─── Extracted text
An independent self-generating all-round road traffic monitoring system includes a piezoelectric sheet, a proximity switch 2, an energy storage unit, a wireless transmission module 4, a wind energy capture unit 7, a solar panel 8, a signal processing unit 9 and a terminal server 10. The piezoelectric sheet and the proximity switch 2 are buried in the road surface, and part of the piezoelectric sheet constitutes a piezoelectric monitoring unit 3. The piezoelectric detection unit 3 spans the entire lane and is composed of a primary detection unit perpendicular to the road direction and a secondary detection unit intersecting with one end of the primary detection unit at 15-25°. The primary detection unit and the secondary detection unit are both composed of the piezoelectric sheets arranged (as is common knowledge in the art, in order to improve accuracy, the piezoelectric sheets are closely arranged, and adjacent piezoelectric sheets are separated by insulating glue). The proximity switch 2 is located in the middle of the lane and is adjacent to the primary detection unit. The remaining piezoelectric sheets constitute the piezoelectric energy capture unit 1. The piezoelectric energy capture unit 1, the wind energy capture unit 7, and the solar panel 8 constitute an energy collection unit, which are respectively connected to the energy storage unit 6 through the rectifier circuit 5; the energy storage unit 6 is connected to the wireless transmission module 4, the signal processing unit 9, and the proximity switch 2 to supply power respectively. Each piezoelectric sheet and the proximity switch 2 in the piezoelectric detection unit are respectively connected to the signal processing unit 9. The signal processing unit 9 can obtain relevant monitoring data through simple logical operations based on the data measured by the piezoelectric sheet and the proximity switch 2. The signal processing unit 9 is connected to the terminal server 10 through the wireless transmission module 4 to send local traffic information. Through the present invention, intelligent early warning of speeding vehicles, overloaded vehicles, and traffic flow can be achieved.
──────
─── Data provided
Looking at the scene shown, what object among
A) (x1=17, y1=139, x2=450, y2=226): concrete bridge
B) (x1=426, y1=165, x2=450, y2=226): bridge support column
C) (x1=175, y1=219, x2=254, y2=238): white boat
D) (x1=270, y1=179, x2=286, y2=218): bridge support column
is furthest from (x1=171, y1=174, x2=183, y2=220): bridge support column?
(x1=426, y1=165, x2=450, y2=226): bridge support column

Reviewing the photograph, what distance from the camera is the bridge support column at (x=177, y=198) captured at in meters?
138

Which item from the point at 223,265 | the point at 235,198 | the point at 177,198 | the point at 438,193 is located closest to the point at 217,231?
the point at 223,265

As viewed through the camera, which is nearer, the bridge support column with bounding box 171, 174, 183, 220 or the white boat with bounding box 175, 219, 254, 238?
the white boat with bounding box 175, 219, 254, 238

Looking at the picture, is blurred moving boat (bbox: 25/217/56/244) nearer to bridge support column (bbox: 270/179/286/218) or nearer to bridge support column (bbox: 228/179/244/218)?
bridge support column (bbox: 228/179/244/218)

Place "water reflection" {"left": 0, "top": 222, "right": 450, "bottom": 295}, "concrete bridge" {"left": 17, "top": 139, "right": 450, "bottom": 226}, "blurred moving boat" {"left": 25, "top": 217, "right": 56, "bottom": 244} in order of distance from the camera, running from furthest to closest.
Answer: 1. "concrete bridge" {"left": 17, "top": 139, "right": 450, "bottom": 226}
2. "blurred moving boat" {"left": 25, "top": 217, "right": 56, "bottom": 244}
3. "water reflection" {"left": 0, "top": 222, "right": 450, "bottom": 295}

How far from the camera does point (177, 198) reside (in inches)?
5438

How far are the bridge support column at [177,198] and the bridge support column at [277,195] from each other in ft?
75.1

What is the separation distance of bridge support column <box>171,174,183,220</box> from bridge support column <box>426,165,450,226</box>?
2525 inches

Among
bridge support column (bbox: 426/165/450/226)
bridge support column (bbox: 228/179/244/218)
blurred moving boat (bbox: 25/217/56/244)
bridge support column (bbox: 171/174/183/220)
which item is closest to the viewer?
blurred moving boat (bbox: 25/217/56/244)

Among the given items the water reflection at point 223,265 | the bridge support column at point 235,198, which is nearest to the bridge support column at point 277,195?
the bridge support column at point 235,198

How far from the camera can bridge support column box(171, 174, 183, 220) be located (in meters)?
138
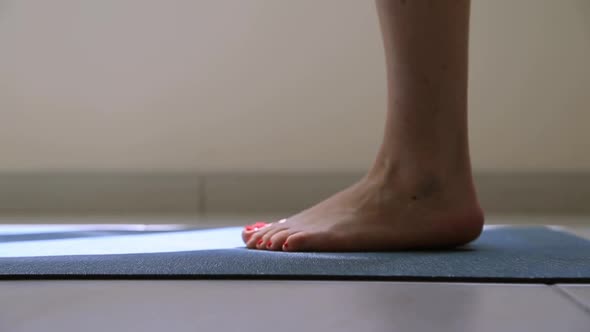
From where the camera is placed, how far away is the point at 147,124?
1958mm

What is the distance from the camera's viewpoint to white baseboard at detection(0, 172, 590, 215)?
75.8 inches

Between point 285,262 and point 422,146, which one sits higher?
point 422,146

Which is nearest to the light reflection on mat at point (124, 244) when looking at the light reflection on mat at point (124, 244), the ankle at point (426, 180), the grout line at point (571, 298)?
the light reflection on mat at point (124, 244)

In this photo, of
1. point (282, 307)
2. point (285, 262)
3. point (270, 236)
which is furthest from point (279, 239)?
point (282, 307)

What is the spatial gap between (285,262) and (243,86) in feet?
4.49

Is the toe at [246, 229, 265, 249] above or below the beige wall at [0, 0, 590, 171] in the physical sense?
below

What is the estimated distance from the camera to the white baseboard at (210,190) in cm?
193

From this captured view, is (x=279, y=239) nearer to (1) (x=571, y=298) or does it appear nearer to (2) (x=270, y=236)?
(2) (x=270, y=236)

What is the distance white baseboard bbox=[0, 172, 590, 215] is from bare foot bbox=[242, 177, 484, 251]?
3.62 feet

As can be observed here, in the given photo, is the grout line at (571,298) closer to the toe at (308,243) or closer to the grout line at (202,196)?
the toe at (308,243)

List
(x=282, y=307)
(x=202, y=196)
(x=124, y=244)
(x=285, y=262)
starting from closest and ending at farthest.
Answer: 1. (x=282, y=307)
2. (x=285, y=262)
3. (x=124, y=244)
4. (x=202, y=196)

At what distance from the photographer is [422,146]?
2.62 feet

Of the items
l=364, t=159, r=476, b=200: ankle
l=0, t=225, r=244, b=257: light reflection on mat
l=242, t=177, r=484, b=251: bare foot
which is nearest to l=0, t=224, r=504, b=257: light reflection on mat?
l=0, t=225, r=244, b=257: light reflection on mat

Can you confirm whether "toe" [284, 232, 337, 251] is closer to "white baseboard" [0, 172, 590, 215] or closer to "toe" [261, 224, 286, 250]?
"toe" [261, 224, 286, 250]
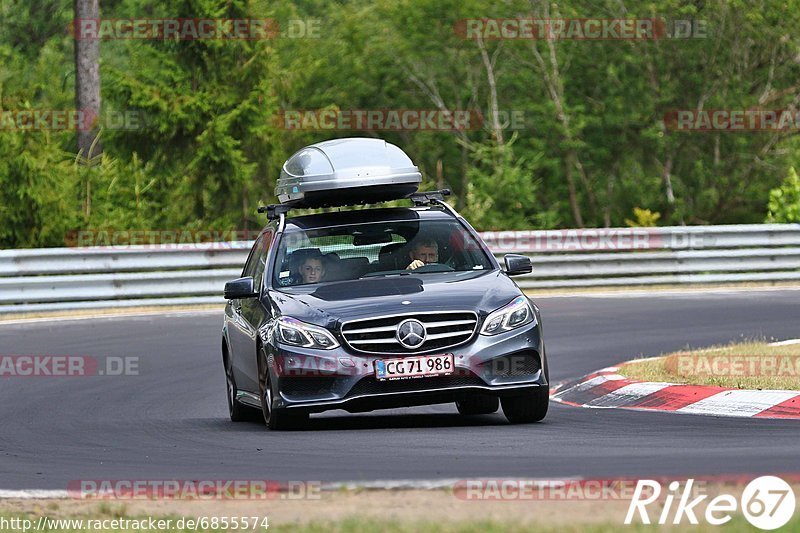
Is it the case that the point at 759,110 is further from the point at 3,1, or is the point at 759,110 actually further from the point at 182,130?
──────
_Short exercise_
Carry on the text describing the self-powered road traffic monitoring system from its last sentence.

_Answer to this exercise_
Among them, the arrangement of the piezoelectric sheets in the piezoelectric energy capture unit 1 can be arbitrary. The figure shows a regular rectangular array for the energy supply of the system. When a vehicle passes over the piezoelectric sheet, part of the gravitational potential energy is converted into electrical energy through the piezoelectric sheet and stored in the energy storage unit. The traffic monitoring device integrates three power generation methods: piezoelectric, wind power generation and solar power generation. It does not require external power supply and can store and utilize surplus electrical energy through the energy storage device. When there are special circumstances such as few vehicles on the monitored road section or rainy weather, the three power generation methods can complement each other to ensure the normal operation of the system.

The use of the present invention is described in detail below in conjunction with the embodiments. After connecting the above components, those skilled in the art can obtain relevant traffic information according to the following instructions.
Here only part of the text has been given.